A Standard Model explanation for the excess of electron-like events in MiniBooNE

TL;DR

This paper proposes a Standard Model explanation for the excess of electron-like events in MiniBooNE by analyzing neutral current neutrino interactions and their dependence on nuclear size, suggesting a reduced pion production rate affects the observed anomalies.

Contribution

It introduces a nuclear-size dependent model for photon and pion production in neutrino interactions, providing a Standard Model-based explanation for MiniBooNE's excess events.

Findings

Photon production scales with A^{1/3} relative to pion production.

The reduced neutral pion production rate implies more photons, reducing the unexplained electron-like events.

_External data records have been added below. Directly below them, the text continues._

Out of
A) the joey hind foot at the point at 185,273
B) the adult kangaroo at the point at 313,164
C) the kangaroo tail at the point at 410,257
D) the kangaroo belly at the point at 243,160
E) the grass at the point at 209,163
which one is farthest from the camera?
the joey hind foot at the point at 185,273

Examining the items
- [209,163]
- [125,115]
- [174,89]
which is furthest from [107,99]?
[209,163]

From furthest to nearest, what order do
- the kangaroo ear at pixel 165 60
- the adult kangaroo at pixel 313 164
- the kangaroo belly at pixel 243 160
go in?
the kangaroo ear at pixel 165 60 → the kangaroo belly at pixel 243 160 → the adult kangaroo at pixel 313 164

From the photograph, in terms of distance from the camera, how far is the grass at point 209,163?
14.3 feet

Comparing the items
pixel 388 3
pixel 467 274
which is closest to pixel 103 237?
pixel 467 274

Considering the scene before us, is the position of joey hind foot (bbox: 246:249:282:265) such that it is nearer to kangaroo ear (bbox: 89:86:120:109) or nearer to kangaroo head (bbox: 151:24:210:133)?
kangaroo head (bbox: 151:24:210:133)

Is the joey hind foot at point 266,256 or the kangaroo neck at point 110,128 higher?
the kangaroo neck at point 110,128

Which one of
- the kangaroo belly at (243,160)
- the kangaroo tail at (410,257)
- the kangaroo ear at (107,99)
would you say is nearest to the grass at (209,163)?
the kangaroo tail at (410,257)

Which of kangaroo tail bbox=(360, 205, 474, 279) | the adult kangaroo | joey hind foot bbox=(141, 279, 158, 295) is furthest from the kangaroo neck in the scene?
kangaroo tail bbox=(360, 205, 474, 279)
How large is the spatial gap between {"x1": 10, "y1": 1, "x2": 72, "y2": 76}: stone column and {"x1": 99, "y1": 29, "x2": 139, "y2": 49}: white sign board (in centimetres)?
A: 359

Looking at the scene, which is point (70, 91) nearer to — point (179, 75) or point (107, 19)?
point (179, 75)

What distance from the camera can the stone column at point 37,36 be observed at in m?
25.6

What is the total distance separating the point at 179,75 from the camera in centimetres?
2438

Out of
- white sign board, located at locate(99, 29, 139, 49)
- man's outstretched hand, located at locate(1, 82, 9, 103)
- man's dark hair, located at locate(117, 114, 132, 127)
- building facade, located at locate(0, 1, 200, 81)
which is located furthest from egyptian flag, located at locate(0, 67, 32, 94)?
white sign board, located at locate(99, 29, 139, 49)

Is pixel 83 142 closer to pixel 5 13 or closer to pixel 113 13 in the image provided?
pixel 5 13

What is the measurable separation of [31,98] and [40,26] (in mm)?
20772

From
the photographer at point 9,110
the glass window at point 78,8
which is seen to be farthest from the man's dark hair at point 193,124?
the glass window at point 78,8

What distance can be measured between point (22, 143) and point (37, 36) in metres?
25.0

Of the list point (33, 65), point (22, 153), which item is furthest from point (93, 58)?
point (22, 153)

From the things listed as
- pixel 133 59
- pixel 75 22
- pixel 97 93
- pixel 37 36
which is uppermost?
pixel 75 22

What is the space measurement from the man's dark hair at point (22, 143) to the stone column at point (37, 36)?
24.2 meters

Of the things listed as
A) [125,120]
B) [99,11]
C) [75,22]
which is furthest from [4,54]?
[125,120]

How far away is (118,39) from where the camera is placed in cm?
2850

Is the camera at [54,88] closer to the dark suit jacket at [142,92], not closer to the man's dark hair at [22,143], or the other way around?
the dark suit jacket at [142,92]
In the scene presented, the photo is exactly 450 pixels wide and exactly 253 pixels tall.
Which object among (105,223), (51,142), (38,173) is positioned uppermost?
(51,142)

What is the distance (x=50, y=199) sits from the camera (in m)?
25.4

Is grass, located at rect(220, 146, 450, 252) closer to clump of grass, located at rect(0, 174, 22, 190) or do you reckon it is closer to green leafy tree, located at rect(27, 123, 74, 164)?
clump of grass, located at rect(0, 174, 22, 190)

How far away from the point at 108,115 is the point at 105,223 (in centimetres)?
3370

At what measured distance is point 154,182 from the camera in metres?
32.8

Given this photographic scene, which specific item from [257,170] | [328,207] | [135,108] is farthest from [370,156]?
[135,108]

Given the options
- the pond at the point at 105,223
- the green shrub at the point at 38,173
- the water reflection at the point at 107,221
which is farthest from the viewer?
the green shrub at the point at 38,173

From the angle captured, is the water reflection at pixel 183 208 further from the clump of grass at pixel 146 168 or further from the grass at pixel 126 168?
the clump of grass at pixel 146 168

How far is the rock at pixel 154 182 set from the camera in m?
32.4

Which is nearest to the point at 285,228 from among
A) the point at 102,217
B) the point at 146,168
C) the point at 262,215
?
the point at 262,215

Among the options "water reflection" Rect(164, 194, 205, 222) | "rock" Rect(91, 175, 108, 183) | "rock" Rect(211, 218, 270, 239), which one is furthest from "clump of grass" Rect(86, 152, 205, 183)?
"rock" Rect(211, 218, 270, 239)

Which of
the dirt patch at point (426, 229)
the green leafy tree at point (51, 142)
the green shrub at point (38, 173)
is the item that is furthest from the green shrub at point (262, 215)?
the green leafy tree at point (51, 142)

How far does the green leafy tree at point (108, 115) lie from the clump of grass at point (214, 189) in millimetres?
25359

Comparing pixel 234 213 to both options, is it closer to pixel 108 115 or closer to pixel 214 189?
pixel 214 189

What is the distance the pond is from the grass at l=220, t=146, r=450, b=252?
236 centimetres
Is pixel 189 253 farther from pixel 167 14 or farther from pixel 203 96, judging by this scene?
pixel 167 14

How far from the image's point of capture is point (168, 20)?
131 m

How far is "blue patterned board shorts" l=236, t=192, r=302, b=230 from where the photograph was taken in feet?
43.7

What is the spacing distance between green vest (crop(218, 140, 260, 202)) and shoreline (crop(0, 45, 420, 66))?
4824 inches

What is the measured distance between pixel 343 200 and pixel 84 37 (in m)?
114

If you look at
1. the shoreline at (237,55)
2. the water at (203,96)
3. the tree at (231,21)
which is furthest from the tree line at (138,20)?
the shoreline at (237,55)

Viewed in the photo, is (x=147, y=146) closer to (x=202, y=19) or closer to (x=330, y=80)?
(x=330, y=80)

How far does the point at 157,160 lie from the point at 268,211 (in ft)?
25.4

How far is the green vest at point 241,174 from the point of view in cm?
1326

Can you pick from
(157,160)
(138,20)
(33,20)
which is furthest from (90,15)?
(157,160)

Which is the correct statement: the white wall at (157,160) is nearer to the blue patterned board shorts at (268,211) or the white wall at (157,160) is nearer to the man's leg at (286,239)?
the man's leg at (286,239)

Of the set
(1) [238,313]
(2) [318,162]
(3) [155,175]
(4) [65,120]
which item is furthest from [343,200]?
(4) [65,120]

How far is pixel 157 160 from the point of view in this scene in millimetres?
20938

The model aligns with experimental photon-nucleus interaction data.

Abstract

We study the dependence of neutral current (NC) neutrino-induced $\pi^0$/photon production ($\nu_\mu + A \to \nu_\mu +1\pi^0 / \gamma + X$) on the atomic number of the target nucleus, A, at 4-momentum transfers relevant to the MiniBooNE experiment: $\Delta$ resonance mass region. Our conclusion is based on experimental data for photon-nucleus interactions from the A2 collaboration at the Mainz MAMI accelerator. We work in the approximation that decays of $\Delta$ resonance unaffected by its production channel, via photon or Z boson. $1\pi^0+X$ production scales as A$^{2/3}$, the surface area of the nucleus. Meanwhile the photons created in $\Delta$ decays will leave the nucleus, and that cross section will be proportional to the atomic number of the nucleus. Thus the ratio of photon production to $\pi^0$ production is proportional to A$^{1/3}$. For carbon $^{12}$C this factor is $\approx$2.3. MiniBooNE normalises the rate of photon production to the measured $\pi^0$ production rate. The reduced neutral pion production rate would yield at least twice as many photons as previously expected, thus significantly lowering the number of unexplained electron-like events.